Carissimi Fratelli e Sorelle!
A tutti il mio cordiale benvenuto a questo incontro, da voi tanto desiderato,
con il quale avete voluto dare ulteriore solennità alle celebrazioni del
settantesimo anniversario di fondazione di codesta Istituzione. Saluto il Dottor
Giancarlo Giannini, Amministratore Delegato del Gruppo, e lo ringrazio per le
cortesi espressioni che ha voluto indirizzarmi a nome dei presenti e dei membri
della Società. Con lui saluto tutti i Dirigenti, esprimendo gratitudine per il
loro impegno in favore del mondo agricolo ed incoraggiandoli a proseguire nel
sostegno convinto alla realtà rurale.
Le trasformazioni rapide e profonde della società, che hanno portato con sé i
fenomeni dell'urbanizzazione e dell'abbandono delle campagne, da alcuni anni
stanno costringendo il mondo agricolo a ripensare la sua funzione e ad adeguarsi
alle moderne tecnologie. Nonostante tali mutamenti, esso rimane una grande
riserva economica e morale della Nazione, una realtà da proteggere e da
sostenere per lo sviluppo armonico dell'intera società.

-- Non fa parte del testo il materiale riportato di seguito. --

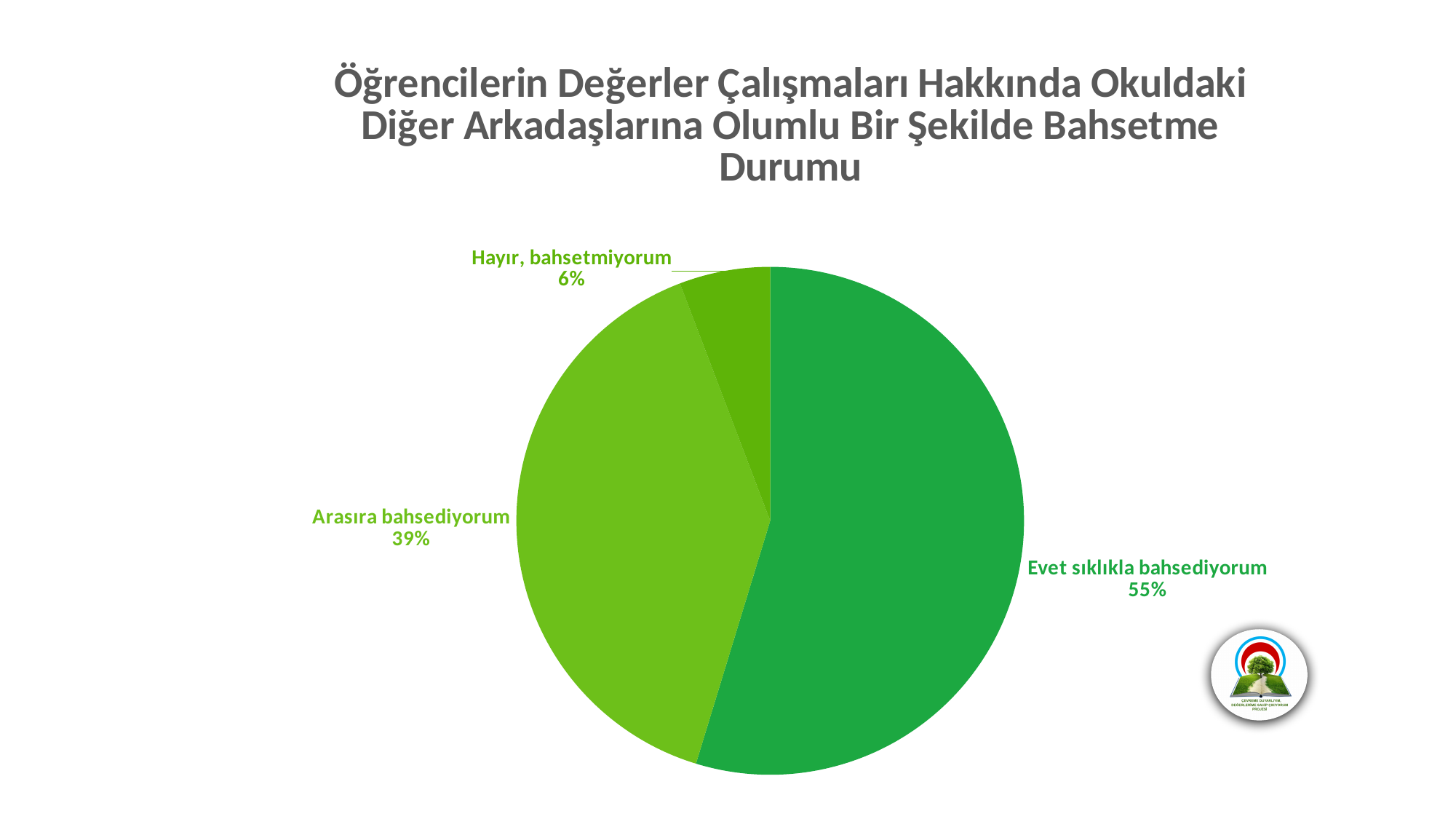
What is the title of the chart? Öğrencilerin Değerler Çalışmaları Hakkında Okuldaki Diğer Arkadaşlarına Olumlu Bir Şekilde Bahsetme Durumu Which is larger: the share for "Arasıra bahsediyorum" or the share for "Hayır, bahsetmiyorum"? Arasıra bahsediyorum How many slices does the pie chart have? 3 Which category has the smallest slice of the pie? Hayır, bahsetmiyorum What is the difference in percentage points between "Evet sıklıkla bahsediyorum" and "Arasıra bahsediyorum"? 16 What share of the pie does "Evet sıklıkla bahsediyorum" have? 55% Is the share for "Evet sıklıkla bahsediyorum" greater or less than 50%? greater What share of the pie does "Arasıra bahsediyorum" have? 39% What share of the pie does "Hayır, bahsetmiyorum" have? 6% What kind of chart is shown on the slide? pie chart What is the difference in percentage points between "Arasıra bahsediyorum" and "Hayır, bahsetmiyorum"? 33 Which category has the largest slice of the pie? Evet sıklıkla bahsediyorum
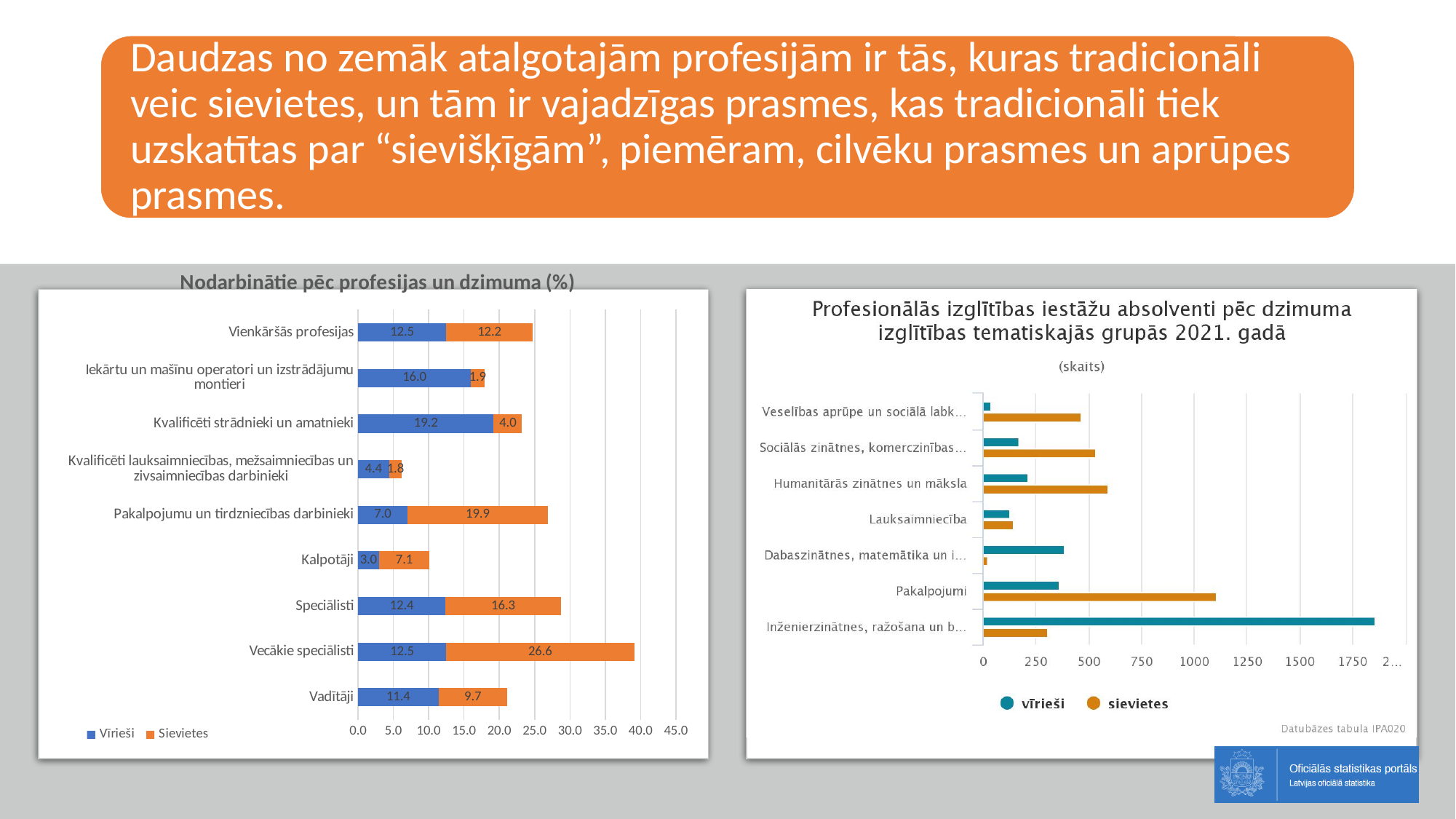
In the chart 'Nodarbinātie pēc profesijas un dzimuma (%)', what is the value for Sievietes in the category Vecākie speciālisti? 26.6 In the chart 'Nodarbinātie pēc profesijas un dzimuma (%)', which category has the lowest Vīrieši value? Kalpotāji In the chart 'Nodarbinātie pēc profesijas un dzimuma (%)', what is the value for Vīrieši in the category Kvalificēti strādnieki un amatnieki? 19.2 In the chart 'Nodarbinātie pēc profesijas un dzimuma (%)', which category has the highest Sievietes value? Vecākie speciālisti What kind of chart is the right-hand chart 'Profesionālās izglītības iestāžu absolventi pēc dzimuma izglītības tematiskajās grupās 2021. gadā'? Bar chart In the chart 'Nodarbinātie pēc profesijas un dzimuma (%)', what is the total of the stacked bar for Speciālisti? 28.7 How many series does the legend list in the right-hand chart 'Profesionālās izglītības iestāžu absolventi pēc dzimuma izglītības tematiskajās grupās 2021. gadā'? 2 In the chart 'Nodarbinātie pēc profesijas un dzimuma (%)', what is the difference between the Sievietes and Vīrieši values for Pakalpojumu un tirdzniecības darbinieki? 12.9 In the right-hand chart 'Profesionālās izglītības iestāžu absolventi pēc dzimuma izglītības tematiskajās grupās 2021. gadā', is the value for vīrieši in Inženierzinātnes, ražošana un b... greater or less than 1750? greater How many categories are shown in the chart 'Nodarbinātie pēc profesijas un dzimuma (%)'? 9 In the chart 'Nodarbinātie pēc profesijas un dzimuma (%)', which is larger for Vadītāji: the Vīrieši value or the Sievietes value? Vīrieši In the right-hand chart 'Profesionālās izglītības iestāžu absolventi pēc dzimuma izglītības tematiskajās grupās 2021. gadā', is the value for sievietes in Pakalpojumi greater or less than 1000? greater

La vostra Società, con la sua presenza diffusa sul territorio italiano, da
settant'anni si pone a servizio di tale realtà e della sua crescita.
Nell'esprimere vivo compiacimento per questa benemerita opera, formulo voti
che il Fondo Assicurativo tra gli Agricoltori, facendo tesoro dell'esperienza
maturata dall'inizio della sua fondazione, possa proseguire con rinnovato
impegno il suo servizio al mondo rurale, fornendo non solo garanzie di riuscita
economica e produttiva, ma assicurando altresì la permanenza e lo sviluppo della
cultura contadina con il suo grande patrimonio di valori cristiani ed umani.
Con questi auspici invoco sul vostro lavoro e sulla vostra Società la materna
protezione della Vergine Santa ed imparto a ciascuno di voi, ai membri del
vostro Gruppo ed alle rispettive famiglie una speciale Benedizione Apostolica.